The long-awaited ruling, delivered after more than five years of deliberation at Seoul’s top court, could have larger implications for similar lawsuits that are pending in South Korea and will likely trigger a diplomatic row between the Asian U.S. allies.
Seoul and Tokyo’s bitter disputes over history, also including issues surrounding South Korean women forced into wartime sexual slavery, have complicated Washington’s efforts to strengthen trilateral cooperation to deal with North Korea’s nuclear threat and China’s growing influence in the region.
South Korea’s Foreign Ministry spokesman Noh Kyu-duk said Tokyo and Seoul “should gather wisdom” to prevent the ruling from negatively affecting their relations. Japanese media earlier quoted Japanese officials as saying that Tokyo would consider taking the forced labor case to the International Court of Justice if the countries fail to resolve the issue diplomatically.
The court said Japan’s Nippon Steel & Sumitomo Metal Corporation should compensate 100 million won ($87,680) each to four plaintiffs. Among them, only 94-year-old Lee Chun-sik has survived the legal battle that extended for nearly 14 years.
“I won the case but I am here alone, so I am sad, a lot of tears are coming out,” an emotional Lee told reporters after the ruling. “It would have been good if we were still here altogether.”
The court rejected Nippon Steel’s argument that the matter of compensating forced laborers had already been settled by a 1965 treaty between the governments to restore diplomatic ties. The court also rejected the company’s argument that it was a different entity from the steelmaker that employed the South Koreans during the war.
Tokyo maintains that the $500 million Japan provided to South Korea under the 1965 treaty was meant to permanently settle all wartime compensation issues. But the Supreme Court in Tuesday’s ruling said the treaty does not terminate individuals’ rights to seek compensation for the “inhumane illegal” experiences they were forced into.
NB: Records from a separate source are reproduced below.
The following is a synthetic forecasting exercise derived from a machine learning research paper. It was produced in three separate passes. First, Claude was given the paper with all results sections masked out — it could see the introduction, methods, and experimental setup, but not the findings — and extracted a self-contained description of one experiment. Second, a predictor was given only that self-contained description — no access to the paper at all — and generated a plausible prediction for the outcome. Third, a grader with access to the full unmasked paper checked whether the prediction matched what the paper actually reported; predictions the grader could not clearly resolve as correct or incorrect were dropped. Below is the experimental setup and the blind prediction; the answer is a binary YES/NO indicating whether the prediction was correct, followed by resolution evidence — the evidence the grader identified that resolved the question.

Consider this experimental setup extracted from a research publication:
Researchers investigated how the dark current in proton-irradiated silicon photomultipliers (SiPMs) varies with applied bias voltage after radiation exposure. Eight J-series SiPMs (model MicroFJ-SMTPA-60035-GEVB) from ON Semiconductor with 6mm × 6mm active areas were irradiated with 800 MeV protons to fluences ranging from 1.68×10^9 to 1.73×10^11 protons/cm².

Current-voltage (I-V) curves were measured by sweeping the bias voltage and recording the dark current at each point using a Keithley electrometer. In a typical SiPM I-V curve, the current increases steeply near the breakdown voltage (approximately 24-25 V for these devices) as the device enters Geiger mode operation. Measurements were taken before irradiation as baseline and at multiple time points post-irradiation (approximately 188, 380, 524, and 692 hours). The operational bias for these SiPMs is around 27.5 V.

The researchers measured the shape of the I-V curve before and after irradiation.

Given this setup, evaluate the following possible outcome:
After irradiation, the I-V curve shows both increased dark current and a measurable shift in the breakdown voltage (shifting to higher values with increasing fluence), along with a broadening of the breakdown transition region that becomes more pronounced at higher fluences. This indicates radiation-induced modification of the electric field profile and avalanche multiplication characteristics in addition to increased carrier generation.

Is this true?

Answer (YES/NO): NO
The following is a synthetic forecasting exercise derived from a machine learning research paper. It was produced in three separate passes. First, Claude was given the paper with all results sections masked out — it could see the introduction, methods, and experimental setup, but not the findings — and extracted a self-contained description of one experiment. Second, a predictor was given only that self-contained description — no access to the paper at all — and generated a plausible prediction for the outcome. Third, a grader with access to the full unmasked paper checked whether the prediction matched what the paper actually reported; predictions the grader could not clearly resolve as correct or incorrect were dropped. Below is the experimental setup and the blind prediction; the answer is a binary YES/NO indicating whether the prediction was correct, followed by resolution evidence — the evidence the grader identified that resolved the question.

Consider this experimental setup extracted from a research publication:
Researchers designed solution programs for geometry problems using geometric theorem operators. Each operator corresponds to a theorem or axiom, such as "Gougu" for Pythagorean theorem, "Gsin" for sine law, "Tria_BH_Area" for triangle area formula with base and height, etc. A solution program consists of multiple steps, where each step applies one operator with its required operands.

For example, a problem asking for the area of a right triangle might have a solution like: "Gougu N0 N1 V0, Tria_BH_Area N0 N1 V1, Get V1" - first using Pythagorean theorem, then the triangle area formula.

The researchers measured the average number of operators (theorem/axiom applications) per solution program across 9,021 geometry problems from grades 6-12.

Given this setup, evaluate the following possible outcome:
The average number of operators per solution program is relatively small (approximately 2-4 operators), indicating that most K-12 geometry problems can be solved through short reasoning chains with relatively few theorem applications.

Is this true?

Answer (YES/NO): YES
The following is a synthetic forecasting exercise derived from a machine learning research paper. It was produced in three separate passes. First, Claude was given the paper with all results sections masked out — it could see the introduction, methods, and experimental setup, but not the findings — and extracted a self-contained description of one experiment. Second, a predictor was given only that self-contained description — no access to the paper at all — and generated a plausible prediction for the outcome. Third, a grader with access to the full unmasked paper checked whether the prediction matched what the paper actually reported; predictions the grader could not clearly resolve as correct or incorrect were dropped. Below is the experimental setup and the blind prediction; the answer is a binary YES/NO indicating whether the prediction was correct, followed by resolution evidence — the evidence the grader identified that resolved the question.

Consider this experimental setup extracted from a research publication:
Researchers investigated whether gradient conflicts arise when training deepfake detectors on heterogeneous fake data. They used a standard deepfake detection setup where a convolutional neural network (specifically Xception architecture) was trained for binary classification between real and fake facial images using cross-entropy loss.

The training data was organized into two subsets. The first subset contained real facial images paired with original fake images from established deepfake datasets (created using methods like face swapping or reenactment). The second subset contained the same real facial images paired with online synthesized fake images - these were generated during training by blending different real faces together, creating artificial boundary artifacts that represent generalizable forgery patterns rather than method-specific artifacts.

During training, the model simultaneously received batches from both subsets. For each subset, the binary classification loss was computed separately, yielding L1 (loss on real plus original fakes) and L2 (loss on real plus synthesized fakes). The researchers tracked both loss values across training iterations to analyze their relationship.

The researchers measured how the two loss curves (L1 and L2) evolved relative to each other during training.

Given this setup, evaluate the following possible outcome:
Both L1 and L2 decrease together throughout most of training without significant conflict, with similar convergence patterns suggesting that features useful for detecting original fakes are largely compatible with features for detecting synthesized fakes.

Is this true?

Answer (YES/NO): NO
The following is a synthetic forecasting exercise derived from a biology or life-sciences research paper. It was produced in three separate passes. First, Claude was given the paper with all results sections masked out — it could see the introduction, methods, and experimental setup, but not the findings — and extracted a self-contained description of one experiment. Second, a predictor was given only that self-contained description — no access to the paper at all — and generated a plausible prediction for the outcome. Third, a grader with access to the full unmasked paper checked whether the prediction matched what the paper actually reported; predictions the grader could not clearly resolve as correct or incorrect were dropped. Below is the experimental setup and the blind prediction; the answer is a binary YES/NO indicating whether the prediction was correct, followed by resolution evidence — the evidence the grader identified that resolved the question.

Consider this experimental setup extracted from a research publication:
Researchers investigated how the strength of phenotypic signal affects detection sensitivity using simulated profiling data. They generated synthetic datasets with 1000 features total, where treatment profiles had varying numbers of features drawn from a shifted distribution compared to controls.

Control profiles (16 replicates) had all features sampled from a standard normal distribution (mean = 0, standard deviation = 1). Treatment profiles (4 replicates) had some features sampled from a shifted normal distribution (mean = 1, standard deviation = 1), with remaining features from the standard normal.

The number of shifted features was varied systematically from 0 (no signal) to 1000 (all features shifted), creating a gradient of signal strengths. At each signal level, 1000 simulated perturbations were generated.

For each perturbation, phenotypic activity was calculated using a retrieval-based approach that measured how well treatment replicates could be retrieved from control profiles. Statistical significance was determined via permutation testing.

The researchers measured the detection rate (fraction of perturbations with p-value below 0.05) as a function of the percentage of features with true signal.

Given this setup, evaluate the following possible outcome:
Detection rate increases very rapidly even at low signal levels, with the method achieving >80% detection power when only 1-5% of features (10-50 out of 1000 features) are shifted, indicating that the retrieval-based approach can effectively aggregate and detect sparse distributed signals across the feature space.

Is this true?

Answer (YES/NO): NO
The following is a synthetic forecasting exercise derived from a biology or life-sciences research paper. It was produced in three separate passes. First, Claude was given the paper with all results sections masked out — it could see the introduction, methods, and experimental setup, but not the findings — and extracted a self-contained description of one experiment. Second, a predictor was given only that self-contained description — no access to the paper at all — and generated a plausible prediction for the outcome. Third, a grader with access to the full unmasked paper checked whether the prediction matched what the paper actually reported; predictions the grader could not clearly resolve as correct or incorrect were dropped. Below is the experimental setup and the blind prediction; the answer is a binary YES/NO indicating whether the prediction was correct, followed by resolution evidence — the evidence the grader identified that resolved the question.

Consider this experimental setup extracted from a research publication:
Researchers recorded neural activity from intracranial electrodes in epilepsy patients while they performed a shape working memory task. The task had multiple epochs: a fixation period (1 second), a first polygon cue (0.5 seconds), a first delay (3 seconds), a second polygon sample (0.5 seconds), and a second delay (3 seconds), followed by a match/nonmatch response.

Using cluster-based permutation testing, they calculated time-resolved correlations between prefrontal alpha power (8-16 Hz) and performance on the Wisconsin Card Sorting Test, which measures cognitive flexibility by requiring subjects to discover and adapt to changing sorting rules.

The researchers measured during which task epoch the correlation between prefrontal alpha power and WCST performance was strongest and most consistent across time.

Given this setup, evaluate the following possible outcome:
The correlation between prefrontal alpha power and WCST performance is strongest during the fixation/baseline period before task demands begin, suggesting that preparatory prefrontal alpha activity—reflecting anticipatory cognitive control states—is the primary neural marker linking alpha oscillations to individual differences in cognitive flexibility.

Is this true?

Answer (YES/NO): NO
The four plaintiffs filed a damage lawsuit against Nippon Steel with the Seoul Central District Court in 2005 after two of them lost a similar suit filed in Japan. The Supreme Court in 2012 overturned rulings by lower courts that denied compensation for the plaintiffs and sent the case back to the Seoul High Court, which in 2013 ruled that Nippon Steel compensate the plaintiffs 100 million won each.
Tuesday’s ruling came more than five years after the company appealed the high court decision in August 2013.